Investigations, MRI of the left leg revealed a long segmental fusiform swelling of the tibial nerve with cystic spaces involving the nerve in the distal 1/3rd of the leg, tarsal tunnel, and proximal part of the hindfoot with a maximum thickness of 12 mm. A similar lesion is seen in the long segment of the common peroneal nerve at the level of the knee joint associated with fatty atrophy of the extensor compartment muscles of the leg in the mid and distal 1/3rd of the leg. Suggestive of intraneural ganglion of the tibial nerve, Hamartoma of the tibial nerve, or, Nerve sheath tumor of the tibial nerve.

HRUS examination of the left leg revealed a long segmental focal fusiform enlargement of the distal sciatic nerve just proximal to the bifurcation in the popliteal fossa 10 mm maximum in diameter. Enlargement extends into the common peroneal nerve for about 6 cm and also involves a proximal few 2 cm of the tibial nerve. The extended nerve shows hyperechoic echotexture. Suggestive of a Nerve sheath tumor.

Motor nerve conduction studies revealed no response in the left tibial nerve and left peroneal nerve recorded at the Adductor hallucis and Extensor digitorum brevis muscles respectively. Sensory nerve conduction studies revealed no response in the left superficial peroneal nerve and left sural nerve below the level of the ankle.

Slit skin smear/ skin biopsy was negative for acid-fast bacilli. Bacterial culture of ulcer exudate revealed the presence of Klebsiella species. Blood work revealed the presence of hemoglobin of 9.9 gm% (moderate anemia), with microcytic hypochromic anemia.

The diagnosis was left lower limb mononeuropathy with thickened nerves with etiology under clinical evaluation. Treatment that was given included Gabapentin tablets 100 mg, Multivitamin supplements and amitriptyline tablets 25mg.

Case 2: A 47-year-old male presented with a history of uncontrolled movements in his fingers and toes for the past 3-4 years, slurring of speech for the past 3 years, difficulty in swallowing for the past 2 years, and urinary incontinence. He also complained of water leaking out of his nose while drinking. The movements initially occurred 1-2 times a day, but the frequency and severity have progressively increased to 5-6 times a day, even during his sleep. The patient reported no weakness or loss of grip during the movements, and there were no identifiable triggers or relieving factors.

The patient had no past medical history of DM, hypertension, asthma, or epilepsy. The patient had a personal history of occasional alcohol consumption and smoking 1-2 cigarettes per day.

The patient reported that his mother, sister, and aunt suffered from similar symptoms, with all of them becoming immobilized towards the end. His aunt passed away at an early age due to these symptoms.

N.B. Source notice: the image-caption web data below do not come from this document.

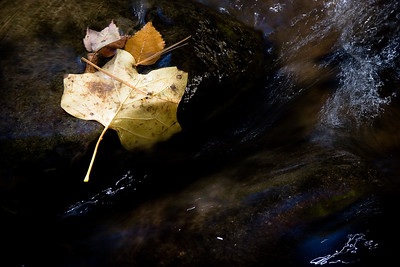 Oak leaf, stranded in the stream.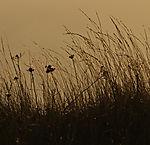 Gras im abendlichen Gegenlicht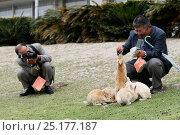 Купить «Visitors feeding rabbits at Okunoshima 'Rabbit Island', Takehara, Hiroshima, Japan, May 2010.», фото № 25177187, снято 10 июля 2020 г. (c) Nature Picture Library / Фотобанк Лори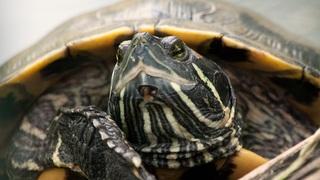 turtle-641462
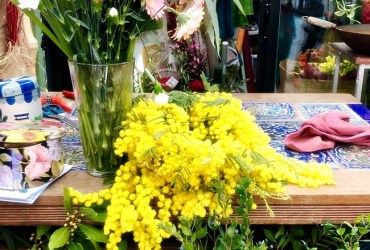 Mimosa blosson on the International Women's Day in Italy: la Festa della Donna
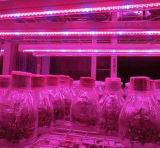 La couleur 4FT DEL de Red&Blue élèvent la lumière de tube pour la croissance de plantes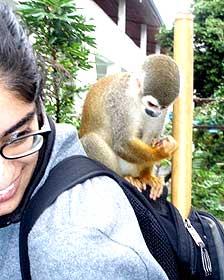 Pria Anand recolectó los hongos en un viaje a Ecuador en 2008.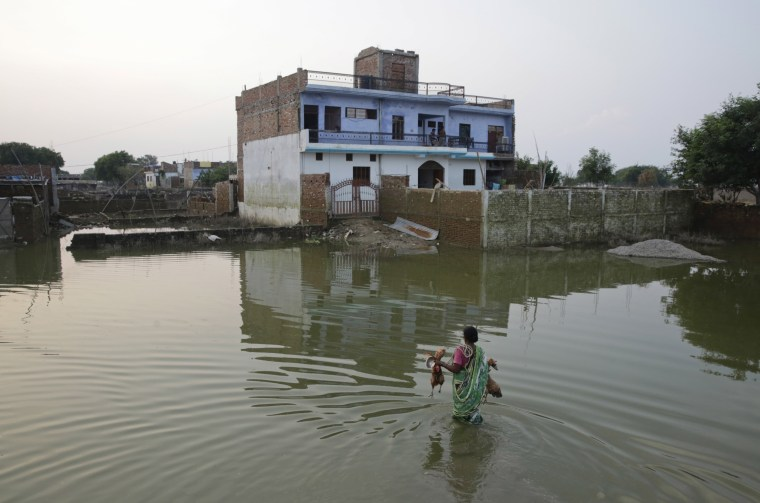 Image: An Indian woman returns home carrying her roosters after flood waters receded in Allahabad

On examination, the patient exhibited high-amplitude, low-frequency tremors with no identifiable triggers or relieving factors. Cerebellar signs were present, but titubation and gait/stance ataxia were absent. Nystagmus and dysarthria were not observed, and hypotonia was not present. The patient demonstrated a positive rebound phenomenon, and slight hypometria was observed during the finger- nose test. The patient was unable to perform the knee heel test. Dysdiadokokinesia was not observed. The patient was instructed to say "ma," "ba," "pa," "ta," "da," "la," "ka," and "gha," and was able to repeat them without difficulty. Weak raising of the palate was noted when the patient was instructed to say "AAA." The patient scored 26 on the MMSE.

Case 3: Dr Bhagyajyoti

Case 4: Dr Bhagyajyoti
Case 5: A 59-year-old female , company employee, presented with bilateral upper and lower limb

weakness for 6 months.

The weakness initially began in her left lower limb, it was insidious in onset and progressive in nature. She experienced frequent falls while carrying out her daily activities and experienced multiple injuries on her lower limbs.

Gradually, she developed weakness in the left upper limb.
She was able to carry out her daily activities with discomfort for 4 to 5 months, after which the weakness spread bilaterally to her right upper and lower limb.

She was unable to maintain her balance or walk without support and required assistance to bathe or use the washroom. The patient was unable to raise her lower limbs from the bed in supine position and complained of neck pain radiating bilaterally to her upper limbs.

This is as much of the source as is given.